Nicola Sturgeon, Scotland’s First Minister, is in no hurry to call a referendum. She will want the stars to align. But when she does, secession – rather than independence – will move centre stage. Just how messy that process will be and how long it will take will depend on her vision of the end-state.
In 2014, the calculation was relatively simple. By leaving the UK and joining the European Union in a single act, trade would be unaffected. Since Brexit, there is no longer any easy option. Scotland either chooses a customs union with the rest of the UK, the destination for 60 per cent of its exports and the source of 60 per cent of its imports, or single market membership with the EU, where only 20 per cent of Scottish exports end up. Does it peg to the pound, create a Scottish sterling or join the euro?
Scottish nationalists are still wrestling with their plans, but the signs are they want to take the hard path, joining the EU in some form and fudging the currency issue by using the pound until conditions are right to switch to something else. That route would risk turmoil in Scotland. A hard border with England would be inescapable. Even under a loose customs union with the EU, Brussels would demand border checks to protect the single market, adding cost to the two thirds of Scottish exports that are destined south.

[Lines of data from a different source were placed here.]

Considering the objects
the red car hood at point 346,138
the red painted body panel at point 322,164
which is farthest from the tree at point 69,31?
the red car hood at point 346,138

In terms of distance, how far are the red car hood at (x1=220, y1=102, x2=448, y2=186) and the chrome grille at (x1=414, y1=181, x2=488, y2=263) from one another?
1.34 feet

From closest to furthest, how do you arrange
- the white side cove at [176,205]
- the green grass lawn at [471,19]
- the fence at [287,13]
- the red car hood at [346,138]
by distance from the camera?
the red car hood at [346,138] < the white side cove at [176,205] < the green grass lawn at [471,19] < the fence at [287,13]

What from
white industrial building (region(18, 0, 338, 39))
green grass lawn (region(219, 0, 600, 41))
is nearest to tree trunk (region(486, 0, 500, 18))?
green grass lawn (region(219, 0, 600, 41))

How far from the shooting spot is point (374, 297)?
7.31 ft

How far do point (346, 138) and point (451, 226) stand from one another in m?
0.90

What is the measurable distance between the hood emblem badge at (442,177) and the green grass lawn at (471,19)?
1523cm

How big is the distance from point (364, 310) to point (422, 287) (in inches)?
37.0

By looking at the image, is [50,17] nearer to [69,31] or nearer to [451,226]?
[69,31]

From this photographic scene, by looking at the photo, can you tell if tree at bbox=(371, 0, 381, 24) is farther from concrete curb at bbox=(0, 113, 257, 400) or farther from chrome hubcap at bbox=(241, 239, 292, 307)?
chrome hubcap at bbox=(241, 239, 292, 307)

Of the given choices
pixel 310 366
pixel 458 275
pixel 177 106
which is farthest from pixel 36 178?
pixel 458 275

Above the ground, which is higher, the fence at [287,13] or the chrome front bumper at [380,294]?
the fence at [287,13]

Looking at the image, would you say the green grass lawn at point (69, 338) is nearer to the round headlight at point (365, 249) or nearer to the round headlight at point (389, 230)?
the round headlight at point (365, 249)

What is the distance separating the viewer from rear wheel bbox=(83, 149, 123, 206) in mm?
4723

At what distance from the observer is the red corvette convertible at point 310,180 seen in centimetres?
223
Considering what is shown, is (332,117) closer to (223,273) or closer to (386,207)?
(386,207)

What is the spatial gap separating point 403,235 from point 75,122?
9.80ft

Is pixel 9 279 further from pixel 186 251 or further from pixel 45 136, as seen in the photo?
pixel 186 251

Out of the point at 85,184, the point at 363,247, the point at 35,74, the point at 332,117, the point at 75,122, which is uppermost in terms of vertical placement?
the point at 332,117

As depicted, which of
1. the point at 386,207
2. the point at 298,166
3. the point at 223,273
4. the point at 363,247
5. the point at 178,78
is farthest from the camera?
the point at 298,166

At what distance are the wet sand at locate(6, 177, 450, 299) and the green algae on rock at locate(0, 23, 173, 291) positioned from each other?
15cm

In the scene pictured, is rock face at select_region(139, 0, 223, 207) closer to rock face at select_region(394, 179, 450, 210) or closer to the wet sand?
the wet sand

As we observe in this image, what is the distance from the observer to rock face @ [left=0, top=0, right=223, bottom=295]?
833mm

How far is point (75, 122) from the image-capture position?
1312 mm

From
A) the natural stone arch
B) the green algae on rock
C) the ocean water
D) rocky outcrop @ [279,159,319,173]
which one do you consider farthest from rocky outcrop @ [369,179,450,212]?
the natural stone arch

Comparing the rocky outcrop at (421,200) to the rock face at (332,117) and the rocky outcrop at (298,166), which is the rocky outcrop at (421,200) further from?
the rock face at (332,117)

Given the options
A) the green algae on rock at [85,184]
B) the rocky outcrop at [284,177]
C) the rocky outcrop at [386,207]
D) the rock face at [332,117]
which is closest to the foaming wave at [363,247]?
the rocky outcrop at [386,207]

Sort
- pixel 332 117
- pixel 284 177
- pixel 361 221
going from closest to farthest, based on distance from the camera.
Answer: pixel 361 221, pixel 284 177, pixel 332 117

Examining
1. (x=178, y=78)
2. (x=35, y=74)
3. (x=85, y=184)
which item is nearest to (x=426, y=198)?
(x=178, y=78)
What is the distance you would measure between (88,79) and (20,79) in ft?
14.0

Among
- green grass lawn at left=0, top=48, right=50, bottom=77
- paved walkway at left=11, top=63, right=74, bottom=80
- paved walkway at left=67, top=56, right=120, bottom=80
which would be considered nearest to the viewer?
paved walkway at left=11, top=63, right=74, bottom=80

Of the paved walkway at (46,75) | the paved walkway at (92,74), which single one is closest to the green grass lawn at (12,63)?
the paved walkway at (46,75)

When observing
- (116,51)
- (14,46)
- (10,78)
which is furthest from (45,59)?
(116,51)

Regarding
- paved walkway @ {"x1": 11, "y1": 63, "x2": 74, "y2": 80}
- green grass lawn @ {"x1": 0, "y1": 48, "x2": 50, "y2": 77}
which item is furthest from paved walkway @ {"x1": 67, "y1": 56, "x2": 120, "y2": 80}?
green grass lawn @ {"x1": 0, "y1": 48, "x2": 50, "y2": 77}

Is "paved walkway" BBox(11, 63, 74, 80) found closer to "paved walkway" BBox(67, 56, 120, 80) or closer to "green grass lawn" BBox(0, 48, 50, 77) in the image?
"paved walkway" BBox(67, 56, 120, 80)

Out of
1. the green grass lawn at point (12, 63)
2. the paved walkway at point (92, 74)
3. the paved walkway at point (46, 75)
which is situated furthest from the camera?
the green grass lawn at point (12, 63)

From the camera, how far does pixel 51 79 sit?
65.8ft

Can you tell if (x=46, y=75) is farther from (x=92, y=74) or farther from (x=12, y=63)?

Using the pound would tie Scotland to UK policy with no say in the matter, a move entirely contradictory to national sovereignty. Much of Edinburgh’s financial services industry would relocate to qualify for Bank of England support schemes. With no central bank backstop, markets would charge higher interest rates for Scotland to borrow.
Which brings us to the public finances. With no fiscal transfers from the rest of the UK, Scotland would have to fund a budget deficit of about 8 per cent. Taking its share of UK public debt would mean an independent Scotland started with a debt-to-GDP ratio close to 100 per cent. Oil would not come to the rescue. Once decommissioning costs are included, the dregs of the once-buccaneering industry barely raise any money. Taxes would rise and austerity would be imposed.
Fiscal problems would only escalate if Scotland moved to its own currency. A new Scottish pound would devalue, reflecting relative economic strength, making its sterling-denominated share of the UK public debt even more expensive to service. Joining the euro would provide currency stability, but nationalists do not want to go down that route.
Independence does not have to be quite so hard, though. There are lessons to be taken from the only recent example of a successful breakaway: the “Velvet Divorce” of Slovakia from the Czech Republic in 1993.
In the short run, Slovakia, the junior partner, struggled. In 1992, as plans for separation were laid, Slovak households moved their savings to banks in the stronger Czech Republic. Slovakia suffered a 6.5 per cent recession that year and a 3.7 per cent contraction in 1993.
After a tricky birth, though, both countries prospered, but only by tying their futures together. To protect internal trade, they formed a customs union with a common external tariff. Both joined the EU accession process, binding their political and economic goals together, and became EU members in unison in 2004. Both countries created separate central banks with a joint currency on the day of the split in 1993. Though valued at par on day one, the Slovak crown soon depreciated by 10 per cent and remained the weaker of the two.
The Velvet Divorce worked because the Czech Republic and Slovakia clung together even as they pulled apart. The chosen end-state determined the cost of separation, which in turn determined the success of the independence project.
Follow the breadcrumbs to their logical conclusion and it’s clear that Scotland’s best chance of making independence a success is to take the same path; to choose to tie itself closely to the rest of the UK rather than the EU.
But what’s the sell? Sovereignty in exchange for higher taxes and a weaker currency? Even Sturgeon might struggle with that.